[Start Data excerpts]

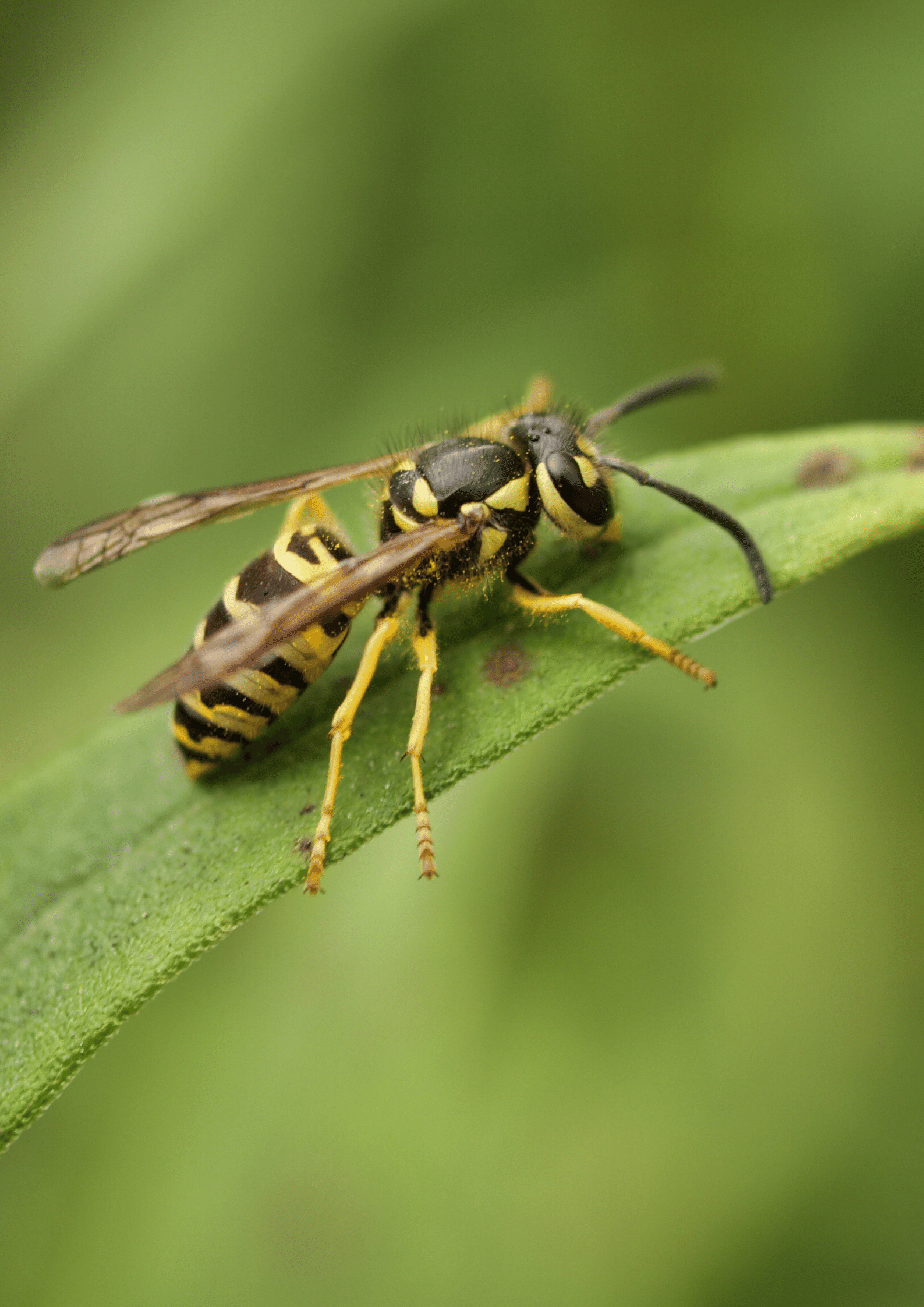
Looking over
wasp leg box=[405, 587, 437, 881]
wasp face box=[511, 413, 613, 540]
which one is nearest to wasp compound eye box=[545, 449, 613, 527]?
wasp face box=[511, 413, 613, 540]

[End Data excerpts]

Copy out every line of these rows, swapping each "nearest" for "closest" and changing nothing else. Leave the pictures out.

__Result__
Looking over
wasp leg box=[405, 587, 437, 881]
wasp face box=[511, 413, 613, 540]
which one is closest to wasp compound eye box=[545, 449, 613, 527]?
wasp face box=[511, 413, 613, 540]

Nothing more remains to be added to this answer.